> Input rows:
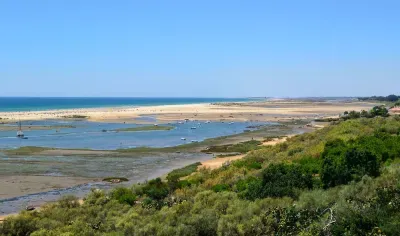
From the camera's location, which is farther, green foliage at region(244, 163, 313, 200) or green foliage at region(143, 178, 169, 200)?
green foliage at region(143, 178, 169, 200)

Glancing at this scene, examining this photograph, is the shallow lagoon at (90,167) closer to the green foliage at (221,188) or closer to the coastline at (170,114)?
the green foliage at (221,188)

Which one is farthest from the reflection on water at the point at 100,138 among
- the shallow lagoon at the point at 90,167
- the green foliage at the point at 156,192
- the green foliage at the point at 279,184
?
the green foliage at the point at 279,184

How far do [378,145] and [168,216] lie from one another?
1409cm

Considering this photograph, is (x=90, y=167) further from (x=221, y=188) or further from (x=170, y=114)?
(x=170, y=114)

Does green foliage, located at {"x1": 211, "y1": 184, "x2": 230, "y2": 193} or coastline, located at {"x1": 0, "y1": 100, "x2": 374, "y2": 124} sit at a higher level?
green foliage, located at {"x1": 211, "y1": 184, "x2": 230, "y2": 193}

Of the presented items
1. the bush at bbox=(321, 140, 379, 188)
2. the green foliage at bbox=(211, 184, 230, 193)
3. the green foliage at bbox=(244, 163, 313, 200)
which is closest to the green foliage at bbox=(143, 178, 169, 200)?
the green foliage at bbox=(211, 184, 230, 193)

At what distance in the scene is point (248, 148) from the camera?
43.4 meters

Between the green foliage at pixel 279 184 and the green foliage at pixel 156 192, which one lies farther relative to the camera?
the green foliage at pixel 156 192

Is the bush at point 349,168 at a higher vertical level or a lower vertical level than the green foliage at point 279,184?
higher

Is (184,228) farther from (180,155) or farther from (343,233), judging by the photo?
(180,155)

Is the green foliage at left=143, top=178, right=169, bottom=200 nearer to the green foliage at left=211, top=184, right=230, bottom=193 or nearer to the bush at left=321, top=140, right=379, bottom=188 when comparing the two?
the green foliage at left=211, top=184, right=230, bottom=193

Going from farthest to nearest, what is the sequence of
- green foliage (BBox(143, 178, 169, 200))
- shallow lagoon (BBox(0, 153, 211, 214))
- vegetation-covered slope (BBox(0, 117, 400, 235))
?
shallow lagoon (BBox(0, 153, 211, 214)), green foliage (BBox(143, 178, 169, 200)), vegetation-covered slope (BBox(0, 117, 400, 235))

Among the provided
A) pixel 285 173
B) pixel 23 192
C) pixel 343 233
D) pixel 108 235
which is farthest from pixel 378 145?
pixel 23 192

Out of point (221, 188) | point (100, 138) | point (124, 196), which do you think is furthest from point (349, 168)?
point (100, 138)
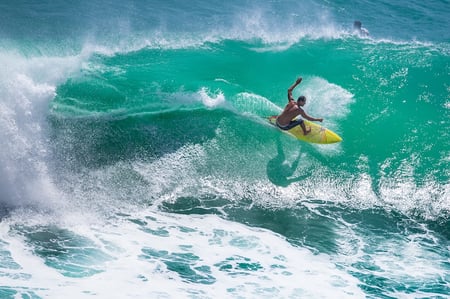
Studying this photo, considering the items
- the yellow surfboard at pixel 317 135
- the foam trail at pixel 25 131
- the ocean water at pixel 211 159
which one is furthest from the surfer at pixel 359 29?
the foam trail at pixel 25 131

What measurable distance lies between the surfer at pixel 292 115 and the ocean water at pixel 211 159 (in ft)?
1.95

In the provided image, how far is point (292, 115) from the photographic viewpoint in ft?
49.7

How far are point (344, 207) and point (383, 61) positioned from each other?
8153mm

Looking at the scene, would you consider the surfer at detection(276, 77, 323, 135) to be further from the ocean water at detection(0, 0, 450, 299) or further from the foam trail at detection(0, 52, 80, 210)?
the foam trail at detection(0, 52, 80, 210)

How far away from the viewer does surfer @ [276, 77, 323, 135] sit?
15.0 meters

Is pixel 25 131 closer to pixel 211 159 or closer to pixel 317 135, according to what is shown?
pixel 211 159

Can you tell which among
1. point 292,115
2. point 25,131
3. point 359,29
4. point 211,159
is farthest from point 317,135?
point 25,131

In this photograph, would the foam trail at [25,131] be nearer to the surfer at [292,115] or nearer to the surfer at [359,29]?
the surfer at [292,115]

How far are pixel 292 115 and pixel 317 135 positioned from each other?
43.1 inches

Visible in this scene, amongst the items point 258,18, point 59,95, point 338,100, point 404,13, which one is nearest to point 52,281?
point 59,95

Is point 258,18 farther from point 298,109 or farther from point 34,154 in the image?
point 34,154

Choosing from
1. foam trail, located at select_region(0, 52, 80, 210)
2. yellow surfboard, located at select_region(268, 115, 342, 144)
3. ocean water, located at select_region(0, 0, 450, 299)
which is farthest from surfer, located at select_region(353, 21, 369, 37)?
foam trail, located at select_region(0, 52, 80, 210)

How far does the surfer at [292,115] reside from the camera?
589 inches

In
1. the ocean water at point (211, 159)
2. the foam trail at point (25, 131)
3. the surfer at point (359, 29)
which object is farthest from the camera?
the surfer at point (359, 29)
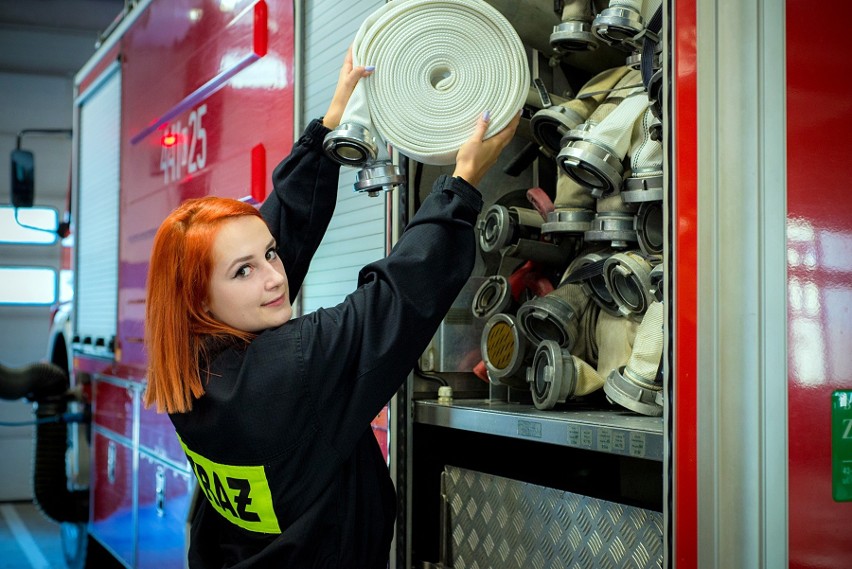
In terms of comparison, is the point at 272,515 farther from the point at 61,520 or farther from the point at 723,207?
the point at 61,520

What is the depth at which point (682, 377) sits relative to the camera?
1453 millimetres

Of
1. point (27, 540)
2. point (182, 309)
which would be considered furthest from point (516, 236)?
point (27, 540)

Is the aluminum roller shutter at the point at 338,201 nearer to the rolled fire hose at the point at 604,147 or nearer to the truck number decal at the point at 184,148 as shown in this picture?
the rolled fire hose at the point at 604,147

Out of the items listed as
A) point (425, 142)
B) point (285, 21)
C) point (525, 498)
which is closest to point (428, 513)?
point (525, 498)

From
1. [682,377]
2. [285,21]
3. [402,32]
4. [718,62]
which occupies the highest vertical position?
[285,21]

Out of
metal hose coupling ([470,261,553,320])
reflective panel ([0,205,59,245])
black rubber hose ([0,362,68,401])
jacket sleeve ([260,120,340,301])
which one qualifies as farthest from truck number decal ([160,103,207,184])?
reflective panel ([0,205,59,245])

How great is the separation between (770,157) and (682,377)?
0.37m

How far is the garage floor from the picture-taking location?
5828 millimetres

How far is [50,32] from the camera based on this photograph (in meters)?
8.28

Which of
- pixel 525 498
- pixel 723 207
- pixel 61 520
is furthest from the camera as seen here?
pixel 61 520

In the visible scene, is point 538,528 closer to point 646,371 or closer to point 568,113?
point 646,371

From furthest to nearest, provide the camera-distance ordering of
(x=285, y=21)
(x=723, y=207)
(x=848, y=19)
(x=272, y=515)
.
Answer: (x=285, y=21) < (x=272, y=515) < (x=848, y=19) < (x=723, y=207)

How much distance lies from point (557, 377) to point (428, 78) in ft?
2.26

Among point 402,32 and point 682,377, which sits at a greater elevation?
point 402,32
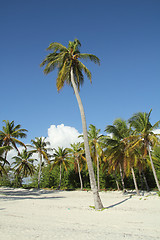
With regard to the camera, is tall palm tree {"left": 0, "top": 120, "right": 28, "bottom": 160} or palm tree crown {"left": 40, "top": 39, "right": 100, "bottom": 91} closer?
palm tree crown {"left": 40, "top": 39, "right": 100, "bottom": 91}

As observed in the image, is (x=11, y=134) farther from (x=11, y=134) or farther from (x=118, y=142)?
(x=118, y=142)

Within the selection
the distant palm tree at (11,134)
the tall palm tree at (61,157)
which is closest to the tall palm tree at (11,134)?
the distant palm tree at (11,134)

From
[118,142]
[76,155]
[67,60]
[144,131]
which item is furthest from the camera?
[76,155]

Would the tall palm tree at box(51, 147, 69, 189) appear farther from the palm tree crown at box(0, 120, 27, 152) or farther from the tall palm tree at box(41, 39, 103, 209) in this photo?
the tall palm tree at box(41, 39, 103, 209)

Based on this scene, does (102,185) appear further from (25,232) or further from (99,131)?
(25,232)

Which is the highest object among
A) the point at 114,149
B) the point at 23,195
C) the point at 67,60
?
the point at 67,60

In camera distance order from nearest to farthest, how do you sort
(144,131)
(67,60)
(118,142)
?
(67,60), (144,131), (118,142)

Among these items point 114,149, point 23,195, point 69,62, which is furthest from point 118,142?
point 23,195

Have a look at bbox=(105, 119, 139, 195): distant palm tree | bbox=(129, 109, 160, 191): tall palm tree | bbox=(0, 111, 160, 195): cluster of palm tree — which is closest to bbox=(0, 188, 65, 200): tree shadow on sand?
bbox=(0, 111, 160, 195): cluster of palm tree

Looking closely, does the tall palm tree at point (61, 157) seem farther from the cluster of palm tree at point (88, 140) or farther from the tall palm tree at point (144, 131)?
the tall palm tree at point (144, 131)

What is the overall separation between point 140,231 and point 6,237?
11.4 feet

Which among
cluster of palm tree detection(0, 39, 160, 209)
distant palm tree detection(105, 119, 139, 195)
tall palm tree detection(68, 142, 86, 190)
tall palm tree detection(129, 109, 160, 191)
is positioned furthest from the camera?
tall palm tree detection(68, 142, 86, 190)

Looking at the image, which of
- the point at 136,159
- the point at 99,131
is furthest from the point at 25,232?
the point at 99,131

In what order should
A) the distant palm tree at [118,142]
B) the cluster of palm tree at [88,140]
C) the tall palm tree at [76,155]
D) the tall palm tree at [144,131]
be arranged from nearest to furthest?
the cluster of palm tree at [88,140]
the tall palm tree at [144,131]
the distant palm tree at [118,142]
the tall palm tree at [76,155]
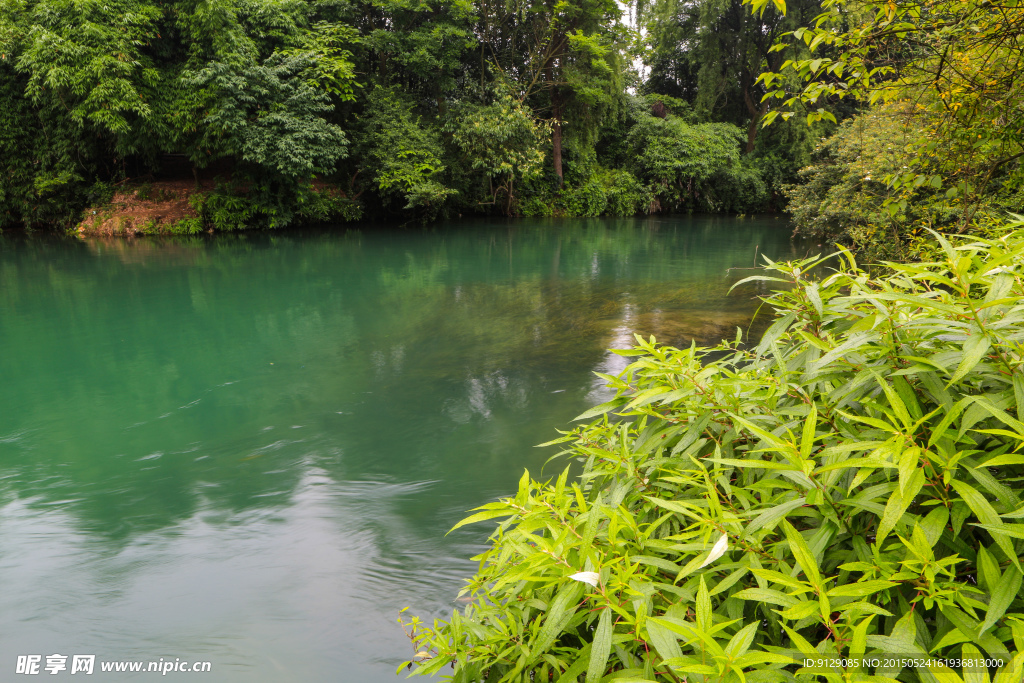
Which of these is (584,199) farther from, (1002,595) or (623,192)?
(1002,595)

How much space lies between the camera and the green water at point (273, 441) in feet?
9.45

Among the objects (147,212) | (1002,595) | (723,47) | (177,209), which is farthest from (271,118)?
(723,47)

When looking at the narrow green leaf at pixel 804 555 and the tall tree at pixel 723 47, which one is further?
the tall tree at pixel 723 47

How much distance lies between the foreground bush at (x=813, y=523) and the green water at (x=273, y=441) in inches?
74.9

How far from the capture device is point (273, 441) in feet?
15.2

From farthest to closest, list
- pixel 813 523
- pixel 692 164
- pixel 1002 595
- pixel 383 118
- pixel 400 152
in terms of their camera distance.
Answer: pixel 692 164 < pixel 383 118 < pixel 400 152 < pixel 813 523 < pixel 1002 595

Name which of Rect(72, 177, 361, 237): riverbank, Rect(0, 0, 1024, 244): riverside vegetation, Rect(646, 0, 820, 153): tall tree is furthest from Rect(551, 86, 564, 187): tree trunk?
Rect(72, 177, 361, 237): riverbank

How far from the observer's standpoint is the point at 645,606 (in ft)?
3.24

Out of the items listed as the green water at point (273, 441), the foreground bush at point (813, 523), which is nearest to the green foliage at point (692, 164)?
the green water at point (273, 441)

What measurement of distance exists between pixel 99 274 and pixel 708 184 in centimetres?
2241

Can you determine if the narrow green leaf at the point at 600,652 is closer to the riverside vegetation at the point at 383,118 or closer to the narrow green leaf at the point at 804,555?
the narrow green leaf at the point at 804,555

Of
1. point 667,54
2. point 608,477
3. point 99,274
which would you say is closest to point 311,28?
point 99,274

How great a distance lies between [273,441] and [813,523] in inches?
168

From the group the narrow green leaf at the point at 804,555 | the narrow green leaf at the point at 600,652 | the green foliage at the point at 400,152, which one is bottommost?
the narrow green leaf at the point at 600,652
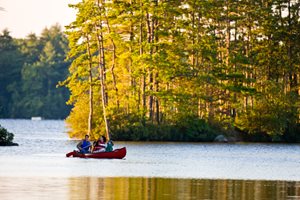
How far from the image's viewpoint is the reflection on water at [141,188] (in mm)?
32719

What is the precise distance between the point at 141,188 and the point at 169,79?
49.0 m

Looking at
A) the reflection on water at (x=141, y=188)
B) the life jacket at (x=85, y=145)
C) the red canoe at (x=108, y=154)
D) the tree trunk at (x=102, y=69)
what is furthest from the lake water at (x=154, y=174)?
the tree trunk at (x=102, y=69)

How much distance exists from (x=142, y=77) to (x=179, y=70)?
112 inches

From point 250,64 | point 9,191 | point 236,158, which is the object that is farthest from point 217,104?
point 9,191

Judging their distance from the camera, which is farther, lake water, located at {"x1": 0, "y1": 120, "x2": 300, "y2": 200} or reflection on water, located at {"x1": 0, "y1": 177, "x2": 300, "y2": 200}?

> Written request: What are the lines from the one with "How much distance exists" through the last line of the records above? Quote them exactly and add nothing.

> Reply to the exercise:
How much distance exists from (x=142, y=77) to (x=179, y=70)?
112 inches

From point 250,64 | point 9,191 | point 236,158, which is the object that is farthest from point 217,104?
point 9,191

Judging their distance from the camera, which is farther, lake water, located at {"x1": 0, "y1": 120, "x2": 300, "y2": 200} or reflection on water, located at {"x1": 0, "y1": 177, "x2": 300, "y2": 200}?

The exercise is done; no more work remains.